Re: PG down, due to 3 OSD failing

Dan van der Ster <dvanders@xxxxxxxxx> · Fri, 1 Apr 2022 11:25:27 +0200

The PGs are stale, down, inactive *because* the OSDs don't start.
Your main efforts should be to bring OSDs up, without purging or
zapping or anyting like that.
(Currently your cluster is down, but there are hopes to recover. If
you start purging things that can result in permanent data loss.).

More below.

On Fri, Apr 1, 2022 at 9:38 AM Fulvio Galeazzi <fulvio.galeazzi@xxxxxxx> wrote:
>
> Ciao Dan,
>      thanks for your time!
>
> So you are suggesting that my problems with PG 85.25 may somehow resolve
> if I manage to bring up the three OSDs currently "down" (possibly due to
> PG 85.12, and other PGs)?

Yes, that's exactly what I'm suggesting.

> Looking for the string 'start interval does not contain the required
> bound' I found similar errors in the three OSDs:
> osd.158: 85.12s0
> osd.145: 85.33s0
> osd.121: 85.11s0

Is that log also for PG 85.12 on the other OSDs?

> Here is the output of "pg 85.12 query":
>         https://pastebin.ubuntu.com/p/ww3JdwDXVd/
>   and its status (also showing the other 85.XX, for reference):

This is very weird:

    "up": [
        2147483647,
        2147483647,
        2147483647,
        2147483647,
        2147483647
    ],
    "acting": [
        67,
        91,
        82,
        2147483647,
        112
    ],

Right now, do the following:
  ceph osd set norebalance
That will prevent PGs moving from one OSD to another *unless* they are degraded.

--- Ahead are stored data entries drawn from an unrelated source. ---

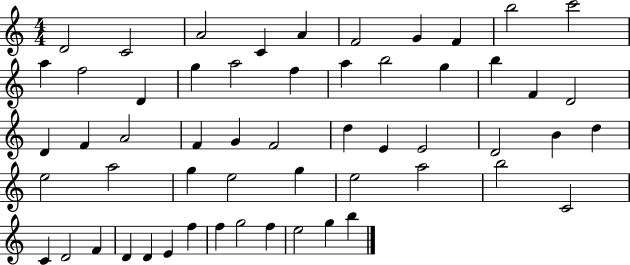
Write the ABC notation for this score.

X:1
T:Untitled
M:4/4
L:1/4
K:C
D2 C2 A2 C A F2 G F b2 c'2 a f2 D g a2 f a b2 g b F D2 D F A2 F G F2 d E E2 D2 B d e2 a2 g e2 g e2 a2 b2 C2 C D2 F D D E f f g2 f e2 g b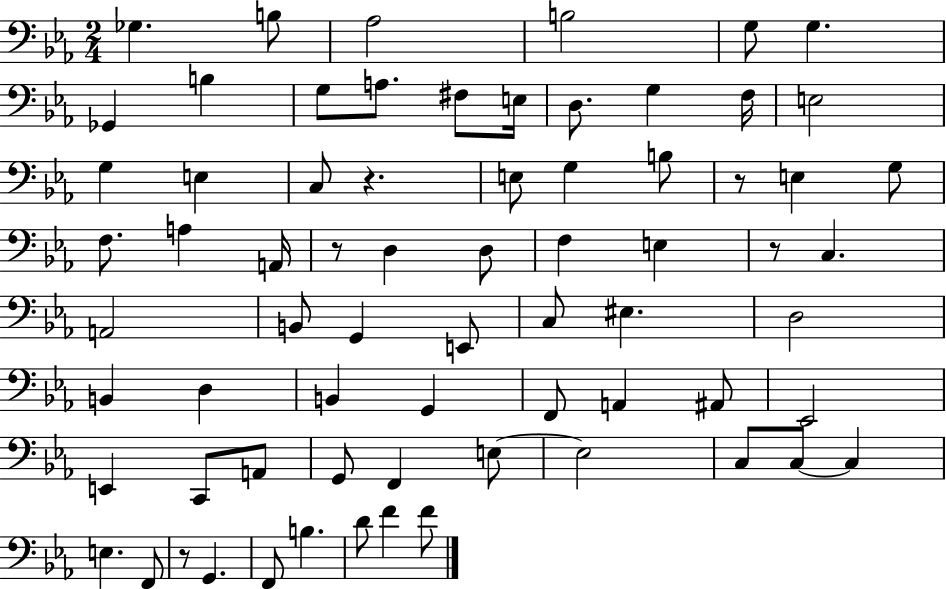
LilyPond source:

{
  \clef bass
  \numericTimeSignature
  \time 2/4
  \key ees \major
  \repeat volta 2 { ges4. b8 | aes2 | b2 | g8 g4. | \break ges,4 b4 | g8 a8. fis8 e16 | d8. g4 f16 | e2 | \break g4 e4 | c8 r4. | e8 g4 b8 | r8 e4 g8 | \break f8. a4 a,16 | r8 d4 d8 | f4 e4 | r8 c4. | \break a,2 | b,8 g,4 e,8 | c8 eis4. | d2 | \break b,4 d4 | b,4 g,4 | f,8 a,4 ais,8 | ees,2 | \break e,4 c,8 a,8 | g,8 f,4 e8~~ | e2 | c8 c8~~ c4 | \break e4. f,8 | r8 g,4. | f,8 b4. | d'8 f'4 f'8 | \break } \bar "|."
}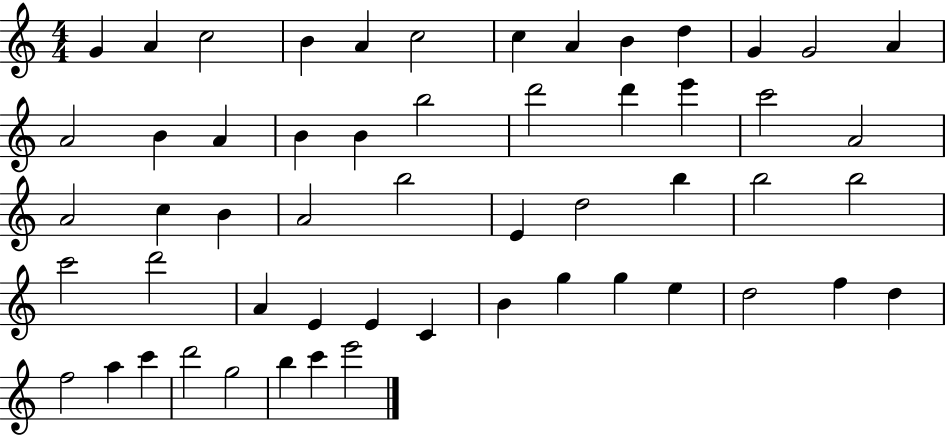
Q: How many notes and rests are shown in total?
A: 55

2. My theory about what happened here. Your crush rule change "osd ->
host" below basically asked all PGs to be moved.
Some glitch happened and some broken parts of PG 85.12 ended up on
some OSDs, now causing those OSDs to crash.
85.12 is "fine", I mean active, now because there are enough complete
parts of it on other osds.
The fact that "up" above is listing '2147483647' for every osd means
your new crush rule is currently broken. Let's deal with fixing that
later.

3. Question -- what is the output of `ceph osd pool ls detail | grep
csd-dataonly-ec-pool` ? If you have `min_size 3` there, then this is
part of the root cause of the outage here. At the end of this thread,
*only after everything is recovered and no PGs are
undersized/degraded* , you will need to set it `ceph osd pool set
csd-dataonly-ec-pool min_size 4`

4. The immediate goal should be to try to get osd.158 to start up, by
"removing" the corrupted part of PG 85.12 from it.
IF we can get osd.158 started, then the same approach should work for
the other OSDs.